Suzie Palmer combines two main areas of practice: employment law and professional regulatory law.
Head of the 4KBW Employment Team, Suzie has a broad civil common law practice but specialises in employment law, practising in that field regularly for around 20 years and predominantly for 15 of those. Related areas of specialism include professional regulatory fitness to practise tribunals, civil court restrictive covenant disputes and personal injury proceedings.
Her practice encompasses the full range of pre-litigation and contentious employment law advice and representation at first instance and appellate courts and tribunals. Clients range from individuals to small businesses to multi-national corporations. Experience of cases from many industries and sectors, including local and national government, public, private, voluntary and education. Extensive experience of complex multi-week hearings, and of vulnerable parties or witnesses.
- Burns v Consignia plc  IRLR 425, EAT – ET procedure, striking out;
- Lodwick v London Borough of Southwark  EWCA Civ 306, CA – ET procedure; bias, costs orders.

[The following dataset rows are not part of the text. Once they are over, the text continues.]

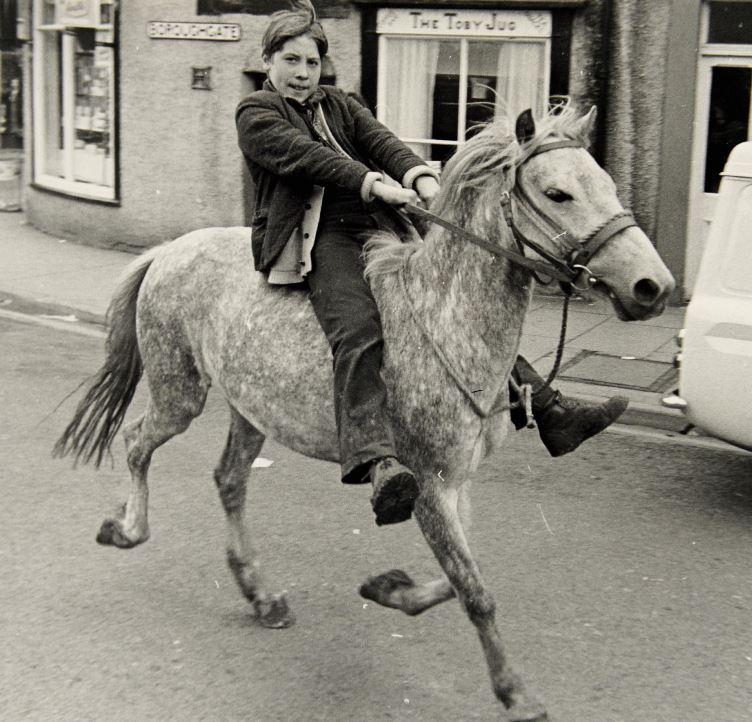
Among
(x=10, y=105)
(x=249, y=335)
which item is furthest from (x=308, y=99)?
(x=10, y=105)

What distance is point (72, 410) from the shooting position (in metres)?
8.45

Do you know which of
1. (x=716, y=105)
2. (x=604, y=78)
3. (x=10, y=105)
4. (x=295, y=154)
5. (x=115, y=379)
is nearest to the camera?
(x=295, y=154)

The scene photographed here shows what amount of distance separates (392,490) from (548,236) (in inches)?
38.9

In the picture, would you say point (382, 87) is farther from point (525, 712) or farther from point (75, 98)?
point (525, 712)

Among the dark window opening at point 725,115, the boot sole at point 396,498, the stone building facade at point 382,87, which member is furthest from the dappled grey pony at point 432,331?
the dark window opening at point 725,115

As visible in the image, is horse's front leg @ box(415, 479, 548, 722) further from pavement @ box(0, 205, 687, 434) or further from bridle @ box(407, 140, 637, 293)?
pavement @ box(0, 205, 687, 434)

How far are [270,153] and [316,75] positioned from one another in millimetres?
414

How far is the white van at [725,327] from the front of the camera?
634cm

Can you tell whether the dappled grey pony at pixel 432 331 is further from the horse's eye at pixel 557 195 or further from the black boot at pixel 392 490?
the black boot at pixel 392 490

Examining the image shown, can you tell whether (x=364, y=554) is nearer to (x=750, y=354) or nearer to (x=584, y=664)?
(x=584, y=664)

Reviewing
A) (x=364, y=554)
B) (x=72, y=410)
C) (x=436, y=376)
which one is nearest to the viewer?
(x=436, y=376)

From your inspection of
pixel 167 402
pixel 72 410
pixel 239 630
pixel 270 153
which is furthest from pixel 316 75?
pixel 72 410

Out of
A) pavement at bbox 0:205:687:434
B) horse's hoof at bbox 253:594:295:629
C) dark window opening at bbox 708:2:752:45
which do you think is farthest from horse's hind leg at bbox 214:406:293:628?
dark window opening at bbox 708:2:752:45

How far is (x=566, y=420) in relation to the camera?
5152 millimetres
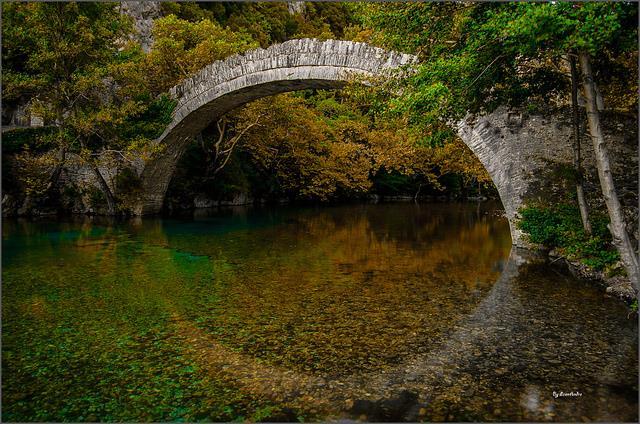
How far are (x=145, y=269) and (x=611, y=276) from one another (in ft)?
24.0

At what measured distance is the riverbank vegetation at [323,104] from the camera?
5387mm

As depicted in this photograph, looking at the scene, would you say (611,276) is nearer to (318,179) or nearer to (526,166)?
(526,166)

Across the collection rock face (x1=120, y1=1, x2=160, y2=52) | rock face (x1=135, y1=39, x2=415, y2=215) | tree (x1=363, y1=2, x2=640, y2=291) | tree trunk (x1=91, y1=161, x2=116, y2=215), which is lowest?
tree trunk (x1=91, y1=161, x2=116, y2=215)

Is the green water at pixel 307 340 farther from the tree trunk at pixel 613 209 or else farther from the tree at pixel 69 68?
the tree at pixel 69 68

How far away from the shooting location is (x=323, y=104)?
28.7m

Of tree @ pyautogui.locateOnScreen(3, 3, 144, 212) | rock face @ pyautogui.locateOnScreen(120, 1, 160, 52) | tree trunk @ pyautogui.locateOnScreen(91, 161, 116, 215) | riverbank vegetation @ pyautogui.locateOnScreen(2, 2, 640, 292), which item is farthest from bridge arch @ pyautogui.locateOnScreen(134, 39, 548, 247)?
rock face @ pyautogui.locateOnScreen(120, 1, 160, 52)

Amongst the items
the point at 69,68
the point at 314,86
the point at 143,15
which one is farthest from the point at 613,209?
the point at 143,15

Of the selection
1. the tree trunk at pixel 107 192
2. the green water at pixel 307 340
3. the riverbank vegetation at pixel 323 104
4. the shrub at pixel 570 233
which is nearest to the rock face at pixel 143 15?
the riverbank vegetation at pixel 323 104

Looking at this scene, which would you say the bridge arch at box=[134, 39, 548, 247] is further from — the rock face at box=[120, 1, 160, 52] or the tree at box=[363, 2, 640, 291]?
the rock face at box=[120, 1, 160, 52]

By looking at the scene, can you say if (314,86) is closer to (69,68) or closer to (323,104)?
(69,68)

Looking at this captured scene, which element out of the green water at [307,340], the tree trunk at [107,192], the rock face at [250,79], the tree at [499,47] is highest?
the rock face at [250,79]

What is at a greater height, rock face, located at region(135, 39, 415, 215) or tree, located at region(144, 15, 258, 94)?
tree, located at region(144, 15, 258, 94)

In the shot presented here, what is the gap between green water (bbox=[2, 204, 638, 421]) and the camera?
10.3 ft

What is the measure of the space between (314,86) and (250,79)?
202 centimetres
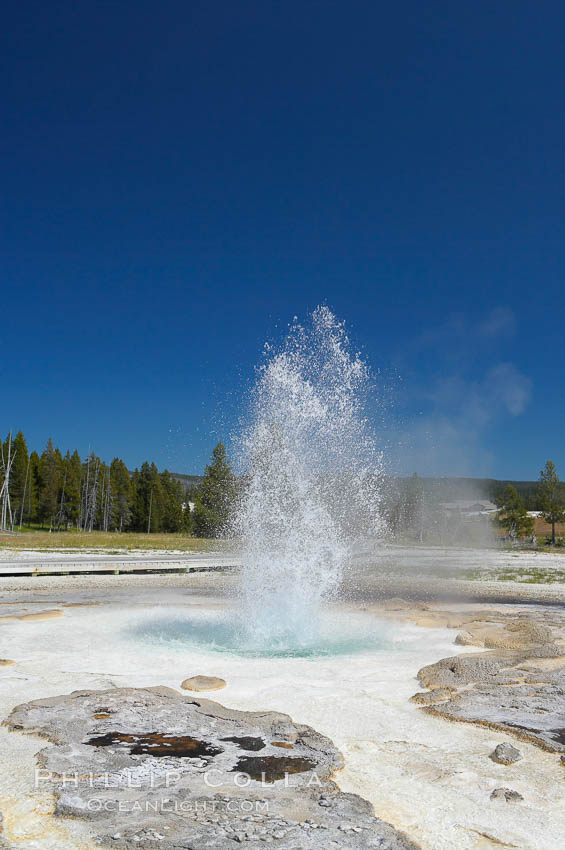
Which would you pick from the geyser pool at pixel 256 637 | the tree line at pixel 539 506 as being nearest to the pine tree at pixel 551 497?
the tree line at pixel 539 506

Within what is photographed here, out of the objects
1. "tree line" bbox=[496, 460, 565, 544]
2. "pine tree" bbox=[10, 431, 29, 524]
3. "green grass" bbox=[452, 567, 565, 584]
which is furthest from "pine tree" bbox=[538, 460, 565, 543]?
"pine tree" bbox=[10, 431, 29, 524]

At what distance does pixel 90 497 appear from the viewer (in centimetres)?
7438

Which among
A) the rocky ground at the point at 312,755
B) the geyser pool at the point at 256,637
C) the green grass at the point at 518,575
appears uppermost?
the rocky ground at the point at 312,755

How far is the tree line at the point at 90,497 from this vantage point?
62.4 metres

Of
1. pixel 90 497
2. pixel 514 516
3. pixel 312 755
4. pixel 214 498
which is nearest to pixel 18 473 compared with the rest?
pixel 90 497

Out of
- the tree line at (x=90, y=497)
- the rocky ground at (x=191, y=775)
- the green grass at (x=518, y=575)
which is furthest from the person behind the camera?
the tree line at (x=90, y=497)

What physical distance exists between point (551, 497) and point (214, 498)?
1125 inches

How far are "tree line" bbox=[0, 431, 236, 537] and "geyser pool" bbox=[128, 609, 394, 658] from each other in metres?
43.1

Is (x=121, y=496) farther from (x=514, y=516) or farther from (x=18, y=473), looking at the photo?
(x=514, y=516)

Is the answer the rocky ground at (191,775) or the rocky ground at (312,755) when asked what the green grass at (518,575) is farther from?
the rocky ground at (191,775)

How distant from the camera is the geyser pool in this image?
1042cm

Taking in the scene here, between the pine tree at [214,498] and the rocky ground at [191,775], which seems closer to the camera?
the rocky ground at [191,775]

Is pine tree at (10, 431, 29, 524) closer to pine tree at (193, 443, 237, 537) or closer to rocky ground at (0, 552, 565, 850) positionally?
pine tree at (193, 443, 237, 537)

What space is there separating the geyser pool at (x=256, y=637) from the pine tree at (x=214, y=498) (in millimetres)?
36645
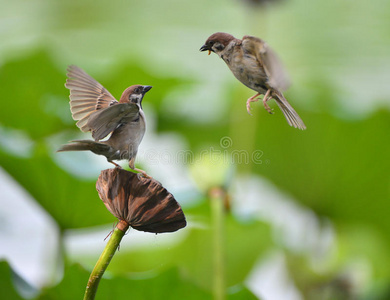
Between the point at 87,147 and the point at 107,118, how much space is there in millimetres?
16

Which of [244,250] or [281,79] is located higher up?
[281,79]

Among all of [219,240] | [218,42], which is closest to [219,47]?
[218,42]

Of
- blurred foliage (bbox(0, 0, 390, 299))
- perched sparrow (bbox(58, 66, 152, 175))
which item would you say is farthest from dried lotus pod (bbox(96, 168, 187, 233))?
blurred foliage (bbox(0, 0, 390, 299))

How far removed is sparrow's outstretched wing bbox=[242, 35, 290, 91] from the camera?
23cm

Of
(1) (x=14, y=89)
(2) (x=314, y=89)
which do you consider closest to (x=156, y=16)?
(2) (x=314, y=89)

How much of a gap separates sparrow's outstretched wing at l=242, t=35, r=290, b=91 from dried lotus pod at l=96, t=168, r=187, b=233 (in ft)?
0.26

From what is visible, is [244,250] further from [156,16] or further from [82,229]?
[156,16]

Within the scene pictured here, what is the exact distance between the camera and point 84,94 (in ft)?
0.98

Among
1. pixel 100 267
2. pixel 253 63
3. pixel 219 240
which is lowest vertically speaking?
pixel 219 240

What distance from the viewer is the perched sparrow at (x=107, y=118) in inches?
9.5

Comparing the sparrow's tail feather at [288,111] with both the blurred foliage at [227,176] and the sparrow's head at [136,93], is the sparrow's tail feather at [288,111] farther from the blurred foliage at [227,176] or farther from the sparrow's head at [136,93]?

- Case involving applicability of part-time workers’ regulations: potential impact for public
sector respondent ran to £millions;
- 4-week discrimination claim involving 70+ allegations;
- 2-week hearing for voluntary sector employer - allegations of whistleblowing and discrimination over significant period. Vulnerable claimant acting in person;
- 2-week hearing for claimant against government department - allegations of disability discrimination and unfair dismissal, resulting in reinstatement.
Articles written for publications including the New Law Journal. Includes two articles for Lexology (2014), on covert recording of disciplinary proceedings and admissibility of without prejudice discussions, and an article in 2017 for Chambers instructing solicitors on the Supreme Court decision in the Employment Tribunal fees case involving Unison. Past contributor to practitioner textbooks on Employment law. Suzie has written and delivered a number of seminars on employment law issues for solicitors and non-lawyers.
Suzie has a reputation for down-to-earth advice alongside careful and logical analysis of legal and factual issues.
Suzie has been carrying out regular work as a legal assessor for a number of professional regulatory tribunals since approximately 2009. Much of this work has been in the healthcare sector, although not exclusively so. Suzie currently acts as a legal assessor for the Nursing & Midwifery Council, the General Dental Council, the General Council of Chiropractors, and the Institute of Chartered Accountants of England & Wales.
Prior to appointment as a legal assessor, Suzie has also provided advice and/or representation to private clients in relation to regulatory proceedings at a number of regulatory authorities, including proceedings at the Health & Care Professions Council, the Nursing & Midwifery Council, the General Optical Council and the NHS Performers List Panel.
Suzie is highly familiar with the statutory regulatory regime governing the above professions, and with the considerable body of case law and the overarching principles of public protection, public interest and proportionality which are common to all professional regulation.
Suzie’s professional regulatory experience is wide-ranging, covering:
- Fitness to Practise hearings involving allegations of:
- misconduct (both within and outside the workplace),
- lack of competence,
- health, and
- criminal convictions;
- Interim Order hearings;
- Registration Appeals;
- Restoration hearings;
- Investigation Committee proceedings;
- Cases involving multiple and complex allegations against a number of different registrants;
- Cases involving unrepresented registrants and vulnerable witnesses.
Suzie’s work in the field of professional regulation dovetails well with her expertise in employment law. Many cases involving people in regulated professions raise issues engaging both areas of law. For example:
- Employees who have been dismissed for serious professional misconduct or performance issues will often be referred by their employer to a regulator;
- Employees or workers who are convicted of criminal offences in their private lives may find themselves facing consequential disciplinary or regulatory allegations with both their employer and their regulator;
- Health issues (including disability) may give rise to employment difficulties but also to allegations of concerns about fitness to practise;
- Employers may face difficult decisions about whether to address an issue locally as an employment issue or to refer it to a regulator.
Perse School for Girls
Cambridge and Corpus Christi College, Oxford.